The reason is simple: Little planes and big planes don't mix, he said.
"The goal is to provide alternatives for small-aircraft owners and to entice them away from McCarran," Walker said.
Private owners of small planes (general aviation, in airport vernacular) and owners of small commercial aircraft are the primary users of the North Las Vegas Airport, bordered by Cheyenne and Carey avenues, Decatur Boulevard, Rancho Drive, and Simmons Street. Metro Police, which operates a search and rescue helicopter, and the Bureau of Land Management, which maintains a helicopter during fire season, are among the agencies that use the airport.
What is now known as the North Las Vegas Airport has changed hands and names numerous times since it was purchased in 1941 by John and Florence Murphy. Their purchase included 200 acres, which they named Sky Haven Airport.
The airport was later sold to Wes Durston and renamed Thunderbird Field in the late 1950s. During the next 10 years, runways were paved, along with the construction of a shade hangar, an administration office and a restaurant building.
The city of North Las Vegas purchased the airfield's runway and taxi system, and the airfield was renamed the North Las Vegas Air Terminal in 1966. It was sold a year later to the Summa Corp.
On Oct. 1, 1987, Clark County purchased the airport from the Summa Corporation for $16 million. Shortly thereafter, the county spent another $7 million to buy the land surrounding the airport to ensure future compatibility, bringing the total size of the facility to its current 823 acres.
Today, 50 percent of air traffic at the North Las Vegas Airport is flight training, 25 percent is Grand Canyon tour operators, and the remaining 25 percent is private pilot flight activity.
Dan Kristiansen, line services supervisor, spends his days surveying the airport and its perimeter, displaying pride and excitement at the airport where he has worked since 1991.
He easily spouts off the names of the airplanes he passes by, including the Mooney, Cessna and Cherokee, which make up the more than 550 aircraft based at the airport. He points out the experimental aircraft and aquatic aircraft that also call the airport home.
He boasts of the high-rollers who use the corporate hangars, located on what he jokingly calls "skid row," citing Westward-Ho as the company that owns the largest hangar. Many of the corporate-size hangars have room for an office, offer ice-cold air conditioning, and phone lines. There also are T-hangars, for smaller-type airplanes.
He says the airport has the feel of a "small-town airport." The two plane crashes in August hit him hard, he says.
How safe is safe?
The month of August was rocky for the North Las Vegas Airport. There were two crashes in a nine-day period, both on landing approaches to the airport.

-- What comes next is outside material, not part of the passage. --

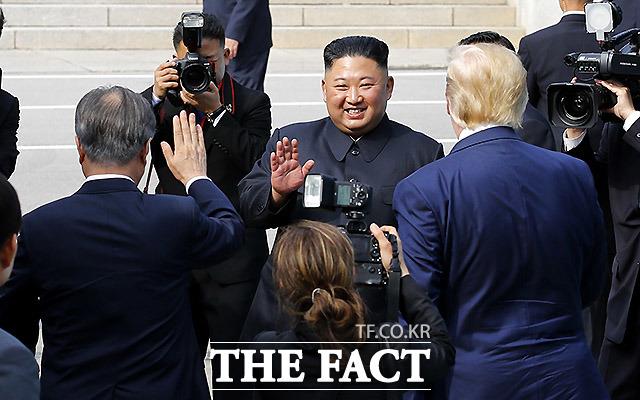 정상회담을 끝내고 북측으로 돌아가는 김정은 북한 국무위원장이 손을 흔들고 있다. /판문점=뉴시스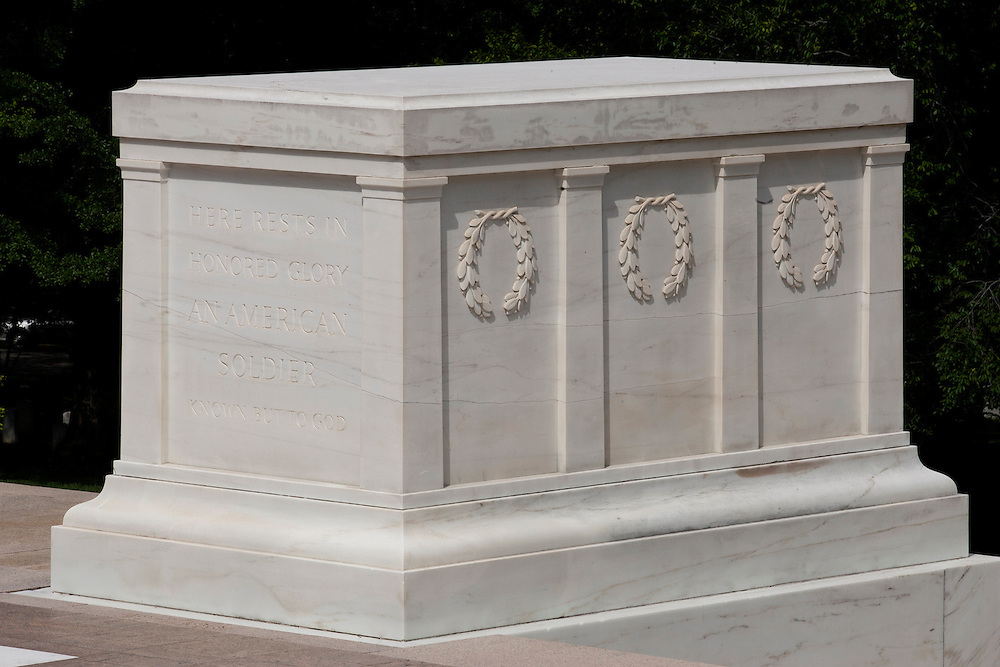 Tomb of the unknown soldier, Arlington national cemetery, Virginia, United States of America, Friday, May 15, 2009. Credit:SNPA / Ben Campbell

Two people died -- the pilot and his wife -- and a second passenger was seriously burned Aug. 20 when a private plane crashed into a northwest Las Vegas home near Torrey Pines Drive and Cheyenne Avenue.
Nine days later, a pilot was forced to put his Cessna 210 down in an unlevel field near the airport on Rancho Drive and Decatur Boulevard after the engine failed. The pilot walked away with minor injuries.

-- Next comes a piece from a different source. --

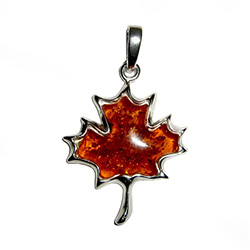 Honey Amber Maple Leaf Pendant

Walker said that like anything else, with an increase in traffic there is always a probability of an accident. But he's quick to point out that excessive traffic was not a factor in the crashes, as both were due to engine failure.
"There's nothing the airport could have done to prevent it (the accidents)," he said, adding that the airport has a below average-accident rate. "The important thing was that no one was injured, except those in the airplane."

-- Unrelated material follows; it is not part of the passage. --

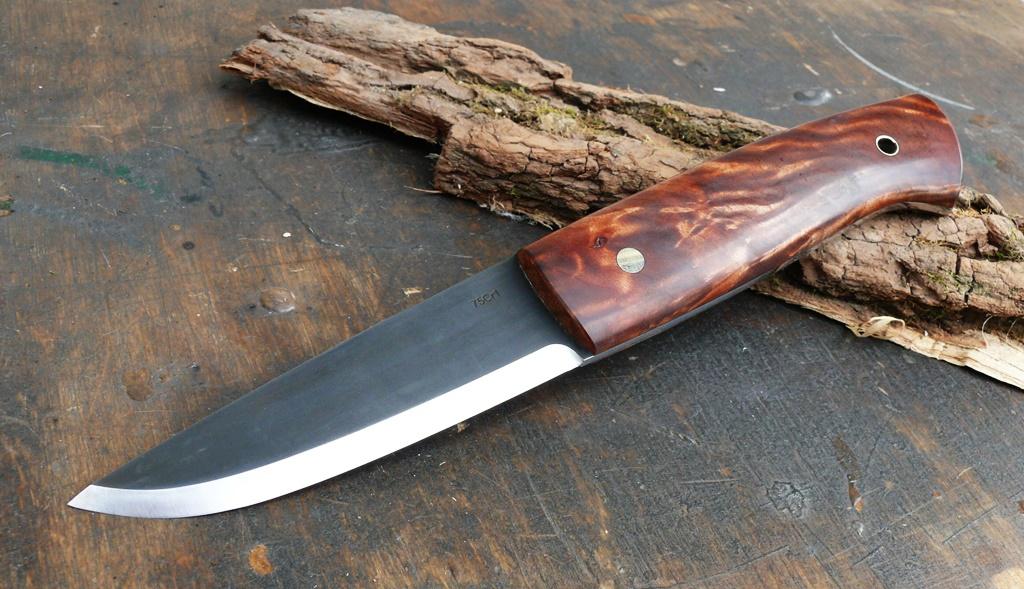 Auróra bushcraft kés 1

Howard Vaughn, Federal Aviation Administration office manager for Southern Nevada and the Grand Canyon, cites the airport's accident rate as below average.
But there are no accident statistics specifically for the North Las Vegas Airport, he said, because the numbers are by district, not airport. According to the FAA administrators fact book, for every 100,000 hours in flight in 1998, the accident rate was .071, for the area including the airports in North Las Vegas, the Grand Canyon, Tonopah, Henderson, Jean and Kingman.
According to the National Transportation Safety Board web site, the national average for general aviation in 1998 was 7.12 accidents for every 100,000 flight hours.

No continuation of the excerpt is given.